» Problem requirements: Here you must reproduce each line of the data exactly.

» Material to process:
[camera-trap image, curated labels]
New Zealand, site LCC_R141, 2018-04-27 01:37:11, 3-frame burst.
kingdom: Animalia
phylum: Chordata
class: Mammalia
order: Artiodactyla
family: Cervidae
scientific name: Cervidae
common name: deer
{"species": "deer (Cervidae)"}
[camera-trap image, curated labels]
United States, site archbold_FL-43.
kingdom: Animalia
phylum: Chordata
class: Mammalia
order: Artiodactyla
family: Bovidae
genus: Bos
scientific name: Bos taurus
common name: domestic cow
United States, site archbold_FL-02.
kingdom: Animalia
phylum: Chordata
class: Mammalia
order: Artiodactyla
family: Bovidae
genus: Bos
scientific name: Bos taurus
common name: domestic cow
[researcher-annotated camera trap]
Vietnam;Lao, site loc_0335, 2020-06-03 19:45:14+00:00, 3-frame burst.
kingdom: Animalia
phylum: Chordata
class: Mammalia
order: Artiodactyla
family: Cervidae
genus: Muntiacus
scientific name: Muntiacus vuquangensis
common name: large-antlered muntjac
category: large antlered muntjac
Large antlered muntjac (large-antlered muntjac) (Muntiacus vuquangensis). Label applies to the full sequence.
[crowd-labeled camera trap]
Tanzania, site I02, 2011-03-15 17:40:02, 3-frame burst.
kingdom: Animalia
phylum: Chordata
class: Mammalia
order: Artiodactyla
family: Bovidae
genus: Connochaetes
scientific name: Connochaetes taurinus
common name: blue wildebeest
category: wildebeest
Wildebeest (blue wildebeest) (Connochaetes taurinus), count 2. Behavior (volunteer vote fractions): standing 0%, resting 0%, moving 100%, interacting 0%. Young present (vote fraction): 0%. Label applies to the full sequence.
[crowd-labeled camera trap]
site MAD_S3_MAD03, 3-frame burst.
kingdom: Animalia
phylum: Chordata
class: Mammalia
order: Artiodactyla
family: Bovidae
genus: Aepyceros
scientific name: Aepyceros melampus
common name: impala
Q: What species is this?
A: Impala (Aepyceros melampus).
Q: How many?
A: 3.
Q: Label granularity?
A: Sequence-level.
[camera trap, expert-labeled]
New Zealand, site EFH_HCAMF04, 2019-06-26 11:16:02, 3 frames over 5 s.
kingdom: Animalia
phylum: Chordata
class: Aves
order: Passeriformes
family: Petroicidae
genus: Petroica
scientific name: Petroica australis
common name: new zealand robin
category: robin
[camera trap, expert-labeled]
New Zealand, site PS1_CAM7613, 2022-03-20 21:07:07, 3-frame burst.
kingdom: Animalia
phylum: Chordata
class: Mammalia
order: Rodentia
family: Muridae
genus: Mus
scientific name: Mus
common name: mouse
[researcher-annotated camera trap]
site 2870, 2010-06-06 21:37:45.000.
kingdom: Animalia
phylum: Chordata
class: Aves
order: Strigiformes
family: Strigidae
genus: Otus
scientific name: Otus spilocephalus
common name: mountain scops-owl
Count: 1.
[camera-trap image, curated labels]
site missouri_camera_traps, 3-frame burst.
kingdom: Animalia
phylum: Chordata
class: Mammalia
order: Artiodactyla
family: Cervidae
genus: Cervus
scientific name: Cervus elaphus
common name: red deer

» Your response:
[camera-trap image, curated labels]
New Zealand, site LCC_R141, 2018-04-27 01:37:11, 3-frame burst.
kingdom: Animalia
phylum: Chordata
class: Mammalia
order: Artiodactyla
family: Cervidae
scientific name: Cervidae
common name: deer
{"species": "deer (Cervidae)"}
[camera-trap image, curated labels]
United States, site archbold_FL-43.
kingdom: Animalia
phylum: Chordata
class: Mammalia
order: Artiodactyla
family: Bovidae
genus: Bos
scientific name: Bos taurus
common name: domestic cow
United States, site archbold_FL-02.
kingdom: Animalia
phylum: Chordata
class: Mammalia
order: Artiodactyla
family: Bovidae
genus: Bos
scientific name: Bos taurus
common name: domestic cow
[researcher-annotated camera trap]
Vietnam;Lao, site loc_0335, 2020-06-03 19:45:14+00:00, 3-frame burst.
kingdom: Animalia
phylum: Chordata
class: Mammalia
order: Artiodactyla
family: Cervidae
genus: Muntiacus
scientific name: Muntiacus vuquangensis
common name: large-antlered muntjac
category: large antlered muntjac
Large antlered muntjac (large-antlered muntjac) (Muntiacus vuquangensis). Label applies to the full sequence.
[crowd-labeled camera trap]
Tanzania, site I02, 2011-03-15 17:40:02, 3-frame burst.
kingdom: Animalia
phylum: Chordata
class: Mammalia
order: Artiodactyla
family: Bovidae
genus: Connochaetes
scientific name: Connochaetes taurinus
common name: blue wildebeest
category: wildebeest
Wildebeest (blue wildebeest) (Connochaetes taurinus), count 2. Behavior (volunteer vote fractions): standing 0%, resting 0%, moving 100%, interacting 0%. Young present (vote fraction): 0%. Label applies to the full sequence.
[crowd-labeled camera trap]
site MAD_S3_MAD03, 3-frame burst.
kingdom: Animalia
phylum: Chordata
class: Mammalia
order: Artiodactyla
family: Bovidae
genus: Aepyceros
scientific name: Aepyceros melampus
common name: impala
Q: What species is this?
A: Impala (Aepyceros melampus).
Q: How many?
A: 3.
Q: Label granularity?
A: Sequence-level.
[camera trap, expert-labeled]
New Zealand, site EFH_HCAMF04, 2019-06-26 11:16:02, 3 frames over 5 s.
kingdom: Animalia
phylum: Chordata
class: Aves
order: Passeriformes
family: Petroicidae
genus: Petroica
scientific name: Petroica australis
common name: new zealand robin
category: robin
[camera trap, expert-labeled]
New Zealand, site PS1_CAM7613, 2022-03-20 21:07:07, 3-frame burst.
kingdom: Animalia
phylum: Chordata
class: Mammalia
order: Rodentia
family: Muridae
genus: Mus
scientific name: Mus
common name: mouse
[researcher-annotated camera trap]
site 2870, 2010-06-06 21:37:45.000.
kingdom: Animalia
phylum: Chordata
class: Aves
order: Strigiformes
family: Strigidae
genus: Otus
scientific name: Otus spilocephalus
common name: mountain scops-owl
Count: 1.
[camera-trap image, curated labels]
site missouri_camera_traps, 3-frame burst.
kingdom: Animalia
phylum: Chordata
class: Mammalia
order: Artiodactyla
family: Cervidae
genus: Cervus
scientific name: Cervus elaphus
common name: red deer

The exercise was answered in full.